YOUR TASK:
Copy out each line below exactly as it appears.

DATA TO PROCESS:
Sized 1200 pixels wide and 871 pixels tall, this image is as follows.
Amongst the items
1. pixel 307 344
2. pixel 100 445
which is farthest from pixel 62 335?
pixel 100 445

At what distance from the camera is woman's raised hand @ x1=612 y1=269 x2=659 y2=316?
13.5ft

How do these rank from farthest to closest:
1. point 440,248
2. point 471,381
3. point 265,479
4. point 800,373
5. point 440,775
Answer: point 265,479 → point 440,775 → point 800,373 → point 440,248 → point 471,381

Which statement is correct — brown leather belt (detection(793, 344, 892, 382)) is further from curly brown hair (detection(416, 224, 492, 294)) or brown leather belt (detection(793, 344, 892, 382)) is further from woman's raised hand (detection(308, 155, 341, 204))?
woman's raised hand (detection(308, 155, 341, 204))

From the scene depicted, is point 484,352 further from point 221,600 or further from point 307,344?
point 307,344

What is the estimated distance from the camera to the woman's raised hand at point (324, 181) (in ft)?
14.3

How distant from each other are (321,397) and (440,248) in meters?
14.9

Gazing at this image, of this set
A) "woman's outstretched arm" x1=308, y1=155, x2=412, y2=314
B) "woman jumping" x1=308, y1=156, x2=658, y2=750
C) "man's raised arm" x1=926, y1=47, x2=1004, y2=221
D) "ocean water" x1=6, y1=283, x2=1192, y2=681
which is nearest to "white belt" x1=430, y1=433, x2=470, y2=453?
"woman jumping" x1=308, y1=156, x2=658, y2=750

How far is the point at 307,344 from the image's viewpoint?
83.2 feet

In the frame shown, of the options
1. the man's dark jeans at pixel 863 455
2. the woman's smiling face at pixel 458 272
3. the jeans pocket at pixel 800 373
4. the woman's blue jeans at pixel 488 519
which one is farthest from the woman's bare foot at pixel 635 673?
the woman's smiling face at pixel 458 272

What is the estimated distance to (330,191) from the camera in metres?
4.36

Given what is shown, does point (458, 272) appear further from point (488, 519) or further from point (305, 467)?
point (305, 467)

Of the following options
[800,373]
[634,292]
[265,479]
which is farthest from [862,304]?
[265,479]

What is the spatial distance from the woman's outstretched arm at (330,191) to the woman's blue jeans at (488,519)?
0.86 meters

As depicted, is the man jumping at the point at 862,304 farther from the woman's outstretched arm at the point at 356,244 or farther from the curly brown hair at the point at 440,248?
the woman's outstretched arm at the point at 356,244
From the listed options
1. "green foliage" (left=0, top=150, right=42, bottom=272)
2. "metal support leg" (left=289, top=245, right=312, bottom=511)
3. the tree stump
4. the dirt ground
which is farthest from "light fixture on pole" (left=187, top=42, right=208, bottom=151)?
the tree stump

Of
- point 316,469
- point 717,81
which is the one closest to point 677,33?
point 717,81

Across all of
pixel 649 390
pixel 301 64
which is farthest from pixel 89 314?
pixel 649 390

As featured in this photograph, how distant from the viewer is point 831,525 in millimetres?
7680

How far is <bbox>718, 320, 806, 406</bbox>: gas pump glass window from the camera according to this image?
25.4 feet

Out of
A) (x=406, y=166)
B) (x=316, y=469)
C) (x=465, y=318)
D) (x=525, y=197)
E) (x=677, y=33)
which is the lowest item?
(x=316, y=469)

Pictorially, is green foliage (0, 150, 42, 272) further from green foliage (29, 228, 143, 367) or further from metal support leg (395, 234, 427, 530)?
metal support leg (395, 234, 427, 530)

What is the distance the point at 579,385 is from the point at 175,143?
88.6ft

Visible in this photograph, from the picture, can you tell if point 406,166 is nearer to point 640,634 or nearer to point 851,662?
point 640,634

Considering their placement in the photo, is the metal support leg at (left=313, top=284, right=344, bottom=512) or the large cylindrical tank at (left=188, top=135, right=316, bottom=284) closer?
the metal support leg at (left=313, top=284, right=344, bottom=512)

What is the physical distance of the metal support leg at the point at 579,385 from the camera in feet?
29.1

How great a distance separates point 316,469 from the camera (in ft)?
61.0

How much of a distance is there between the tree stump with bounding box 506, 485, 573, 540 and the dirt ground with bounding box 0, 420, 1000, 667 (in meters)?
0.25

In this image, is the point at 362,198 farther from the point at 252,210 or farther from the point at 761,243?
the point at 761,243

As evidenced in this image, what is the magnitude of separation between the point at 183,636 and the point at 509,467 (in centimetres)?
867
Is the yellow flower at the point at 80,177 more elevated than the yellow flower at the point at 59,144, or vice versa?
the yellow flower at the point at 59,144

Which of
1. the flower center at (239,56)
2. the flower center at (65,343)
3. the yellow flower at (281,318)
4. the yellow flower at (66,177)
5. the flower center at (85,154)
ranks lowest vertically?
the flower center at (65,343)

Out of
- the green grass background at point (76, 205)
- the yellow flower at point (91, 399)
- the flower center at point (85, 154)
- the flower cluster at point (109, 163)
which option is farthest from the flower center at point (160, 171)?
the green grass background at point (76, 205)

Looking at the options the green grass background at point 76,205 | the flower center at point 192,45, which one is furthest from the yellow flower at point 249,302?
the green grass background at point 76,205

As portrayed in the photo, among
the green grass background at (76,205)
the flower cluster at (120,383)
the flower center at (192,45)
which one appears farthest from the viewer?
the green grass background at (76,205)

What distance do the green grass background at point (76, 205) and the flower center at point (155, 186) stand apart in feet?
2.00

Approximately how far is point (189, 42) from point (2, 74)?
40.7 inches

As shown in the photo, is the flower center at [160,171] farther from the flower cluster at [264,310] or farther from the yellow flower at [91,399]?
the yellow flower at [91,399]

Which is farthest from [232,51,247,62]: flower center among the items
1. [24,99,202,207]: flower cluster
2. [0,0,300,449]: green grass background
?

EXPECTED ANSWER:
Sized 1200 pixels wide and 871 pixels tall, this image is as follows.
Amongst the items
1. pixel 307 344
2. pixel 100 445
which is farthest from pixel 62 335?
pixel 100 445

At what distance from the camera is woman's raised hand @ x1=612 y1=269 x2=659 y2=316?
13.5ft

How do these rank from farthest to closest:
1. point 440,248
2. point 471,381
3. point 265,479
4. point 800,373
5. point 440,775
Answer: point 265,479 → point 440,775 → point 800,373 → point 440,248 → point 471,381

Which statement is correct — brown leather belt (detection(793, 344, 892, 382)) is further from curly brown hair (detection(416, 224, 492, 294)) or brown leather belt (detection(793, 344, 892, 382)) is further from woman's raised hand (detection(308, 155, 341, 204))?
woman's raised hand (detection(308, 155, 341, 204))

From the scene depicted, is point 484,352 further from point 221,600 or further from point 307,344?
point 307,344

What is the estimated distance from the camera to the woman's raised hand at point (324, 181) (in ft)?
14.3

How distant from each other are (321,397) and (440,248) in meters?
14.9

Gazing at this image, of this set
A) "woman's outstretched arm" x1=308, y1=155, x2=412, y2=314
B) "woman jumping" x1=308, y1=156, x2=658, y2=750
C) "man's raised arm" x1=926, y1=47, x2=1004, y2=221
D) "ocean water" x1=6, y1=283, x2=1192, y2=681
which is nearest to "white belt" x1=430, y1=433, x2=470, y2=453?
"woman jumping" x1=308, y1=156, x2=658, y2=750

How far is the point at 307,344 from the image's viewpoint?
83.2 feet

In the frame shown, of the options
1. the man's dark jeans at pixel 863 455
2. the woman's smiling face at pixel 458 272
3. the jeans pocket at pixel 800 373
4. the woman's blue jeans at pixel 488 519
which one is farthest from the woman's bare foot at pixel 635 673?
the woman's smiling face at pixel 458 272

What is the estimated distance to (330,191) from the camera in metres?
4.36

Given what is shown, does point (458, 272) appear further from point (488, 519) or further from point (305, 467)?
point (305, 467)

Of the following options
[800,373]
[634,292]
[265,479]
which is farthest from [862,304]?
[265,479]

What is the spatial distance from the woman's outstretched arm at (330,191) to the woman's blue jeans at (488,519)?
0.86 meters

As depicted, is the man jumping at the point at 862,304 farther from the woman's outstretched arm at the point at 356,244 or farther from the curly brown hair at the point at 440,248?
the woman's outstretched arm at the point at 356,244
From the listed options
1. "green foliage" (left=0, top=150, right=42, bottom=272)
2. "metal support leg" (left=289, top=245, right=312, bottom=511)
3. the tree stump
4. the dirt ground
which is farthest from "light fixture on pole" (left=187, top=42, right=208, bottom=151)?
the tree stump

Of
- point 316,469
- point 717,81
which is the one closest to point 677,33?
point 717,81

Across all of
pixel 649 390
pixel 301 64
which is farthest from pixel 89 314?
pixel 649 390

As featured in this photograph, how distant from the viewer is point 831,525 in millimetres?
7680

How far is <bbox>718, 320, 806, 406</bbox>: gas pump glass window from the camera according to this image?
25.4 feet

Out of
A) (x=406, y=166)
B) (x=316, y=469)
C) (x=465, y=318)
D) (x=525, y=197)
E) (x=677, y=33)
which is the lowest item?
(x=316, y=469)

Pictorially, is green foliage (0, 150, 42, 272) further from green foliage (29, 228, 143, 367) or further from metal support leg (395, 234, 427, 530)?
metal support leg (395, 234, 427, 530)

What is the distance the point at 579,385 is from the point at 175,143?
88.6ft

Visible in this photograph, from the picture, can you tell if point 406,166 is nearer to point 640,634 or nearer to point 851,662?
point 640,634

Considering their placement in the photo, is the metal support leg at (left=313, top=284, right=344, bottom=512) or the large cylindrical tank at (left=188, top=135, right=316, bottom=284) closer?
the metal support leg at (left=313, top=284, right=344, bottom=512)

What is the physical distance of the metal support leg at the point at 579,385 from the camera in feet?
29.1

How great a distance separates point 316,469 from the camera (in ft)?
61.0

How much of a distance is there between the tree stump with bounding box 506, 485, 573, 540 and the dirt ground with bounding box 0, 420, 1000, 667 (in meters)?
0.25

In this image, is the point at 362,198 farther from the point at 252,210 or farther from the point at 761,243?
the point at 761,243

As evidenced in this image, what is the magnitude of separation between the point at 183,636 and the point at 509,467 (in centimetres)?
867
Is the yellow flower at the point at 80,177 more elevated than the yellow flower at the point at 59,144, or vice versa?
the yellow flower at the point at 59,144

Which of
1. the flower center at (239,56)
2. the flower center at (65,343)
3. the yellow flower at (281,318)
4. the yellow flower at (66,177)
5. the flower center at (85,154)
ranks lowest vertically?
the flower center at (65,343)

Out of
- the green grass background at point (76, 205)
- the yellow flower at point (91, 399)
- the flower center at point (85, 154)
- the flower cluster at point (109, 163)
which option is farthest from the flower center at point (160, 171)?
the green grass background at point (76, 205)

Looking at the options the green grass background at point 76,205 | the flower center at point 192,45, which one is furthest from the yellow flower at point 249,302?
the green grass background at point 76,205

As portrayed in the photo, among
the green grass background at (76,205)
the flower cluster at (120,383)
the flower center at (192,45)
which one appears farthest from the viewer?
the green grass background at (76,205)

What distance do the green grass background at point (76, 205) and the flower center at point (155, 186) stand apart in feet?
2.00

Approximately how far is point (189, 42) from point (2, 74)?
40.7 inches

As shown in the photo, is the flower center at [160,171] farther from the flower cluster at [264,310] or farther from the yellow flower at [91,399]?
the yellow flower at [91,399]

Which is farthest from [232,51,247,62]: flower center among the items
1. [24,99,202,207]: flower cluster
2. [0,0,300,449]: green grass background
?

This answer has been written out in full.